Text passage:
Cancer is one of the leading causes of death worldwide. For the tens of millions diagnosed annually with cancer, early detection could mean the difference between life and death. Currently, a patient’s risk of cancer is assessed using simplistic models that do not properly account for the many factors associated with cancer development. There are also no existing models that predict the time before a patient is first diagnosed with cancer; instead, many existing models focus on the possibility of cancer recurring after the first diagnosis. A study by undergraduate researcher Kien Lau (YC ’27) at the Yale Smart Medicine Lab aims to revolutionize the way early cancer is detected.
Although Lau began his first year at Yale with little foundation in computational science, through online videos, he developed not only an understanding of methods but also an interest in cancer-predicting models. Lau began his project by examining three possible models: the statistics-based Cox proportional hazards model, the machine learning-based survival decision tree model, and the machine learning-based random survival forest model. While statistical models provide an interpretable analysis of the data given, machine learning models automate the interpretation process and directly convert the data into a decision.

Dataset content:
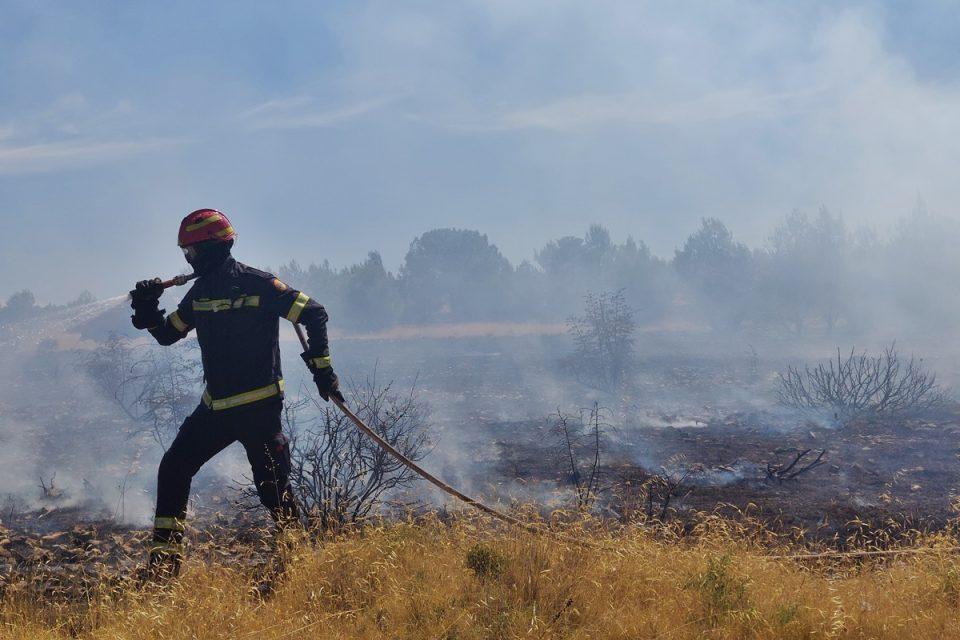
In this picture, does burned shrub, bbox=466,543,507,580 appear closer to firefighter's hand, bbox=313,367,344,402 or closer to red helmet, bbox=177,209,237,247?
firefighter's hand, bbox=313,367,344,402

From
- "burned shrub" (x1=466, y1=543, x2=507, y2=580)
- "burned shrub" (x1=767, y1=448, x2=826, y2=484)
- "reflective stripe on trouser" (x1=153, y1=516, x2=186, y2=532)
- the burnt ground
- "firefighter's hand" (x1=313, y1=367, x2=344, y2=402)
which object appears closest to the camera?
"burned shrub" (x1=466, y1=543, x2=507, y2=580)

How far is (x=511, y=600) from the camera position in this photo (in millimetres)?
3127

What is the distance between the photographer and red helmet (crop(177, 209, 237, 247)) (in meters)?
3.99

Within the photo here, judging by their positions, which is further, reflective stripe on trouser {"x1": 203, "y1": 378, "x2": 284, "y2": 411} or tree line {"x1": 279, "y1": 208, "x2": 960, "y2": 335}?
tree line {"x1": 279, "y1": 208, "x2": 960, "y2": 335}

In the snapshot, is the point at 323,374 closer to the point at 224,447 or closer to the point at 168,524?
the point at 224,447

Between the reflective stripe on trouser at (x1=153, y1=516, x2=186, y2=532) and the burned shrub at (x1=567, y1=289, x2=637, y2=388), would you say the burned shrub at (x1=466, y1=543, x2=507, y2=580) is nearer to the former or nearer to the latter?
the reflective stripe on trouser at (x1=153, y1=516, x2=186, y2=532)

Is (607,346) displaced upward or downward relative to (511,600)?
upward

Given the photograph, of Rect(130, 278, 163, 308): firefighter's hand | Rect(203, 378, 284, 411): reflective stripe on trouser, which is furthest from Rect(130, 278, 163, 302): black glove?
Rect(203, 378, 284, 411): reflective stripe on trouser

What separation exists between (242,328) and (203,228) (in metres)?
0.63

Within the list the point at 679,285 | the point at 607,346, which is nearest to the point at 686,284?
the point at 679,285

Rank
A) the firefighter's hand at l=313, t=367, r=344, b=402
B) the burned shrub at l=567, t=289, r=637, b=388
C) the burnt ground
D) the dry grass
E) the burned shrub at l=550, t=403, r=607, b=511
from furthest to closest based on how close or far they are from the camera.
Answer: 1. the burned shrub at l=567, t=289, r=637, b=388
2. the burned shrub at l=550, t=403, r=607, b=511
3. the burnt ground
4. the firefighter's hand at l=313, t=367, r=344, b=402
5. the dry grass

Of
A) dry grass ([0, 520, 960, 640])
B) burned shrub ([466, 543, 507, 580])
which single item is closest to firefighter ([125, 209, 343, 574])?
dry grass ([0, 520, 960, 640])

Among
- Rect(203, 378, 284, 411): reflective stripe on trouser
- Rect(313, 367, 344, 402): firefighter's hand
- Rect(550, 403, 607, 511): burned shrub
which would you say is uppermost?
Rect(313, 367, 344, 402): firefighter's hand

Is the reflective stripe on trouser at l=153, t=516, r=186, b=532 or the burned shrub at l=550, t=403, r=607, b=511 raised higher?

Work instruction 1: Name the three models that the passage on Kien Lau's cancer-prediction study says he examined at the start of his project.
Work instruction 2: Write the next part of the passage on Kien Lau's cancer-prediction study, starting after its last sentence.

Written reply 1:
1. The statistics-based Cox proportional hazards model
2. The machine learning-based survival decision tree model
3. The machine learning-based random survival forest model

Written reply 2:
At first, Lau believed the two advanced machine learning models would be most promising; however, they remain inaccessible and difficult to trust for most clinicians, as results are difficult to interpret and lack transparency in the data used. Furthermore, sample groups from which data were collected for these models may lack diversity and therefore underperform for certain populations. The most prominent weakness of existing models is the absence of consideration for variables that change with time. “A lot of existing machine learning models use static predictions such as age, sex, body mass index […] which identify only the probability of getting cancer at a moment,” Lau said. Instead of static predictions, he aimed to develop a time-to-first cancer diagnosis model that accounts for the changing variables of an individual through their clinical visits.
Unexpectedly, the Cox model became the ideal foundation for building new time-to-event prediction model. As a statistical model, Cox is more traditional, but it is ideal for incorporating time-dependent variables leading up to a diagnosis. Lau modified the Cox model
to include elastic-net regularization, which takes into account variables that may affect other variables. With other modifications, Lau created a new model, which he began training.
The new model accounted for forty-six features identified from the Prostate, Lung, Colorectal, and Ovarian (PLCO) Cancer Screening Trial, which included the data of more than one hundred thousand participants. Separate Cox models were created for each type of cancer. After creating the new model, validation was done by testing the model on the UK Biobank, a different data set including the health, lifestyle, and demographic information of more than half a million participants.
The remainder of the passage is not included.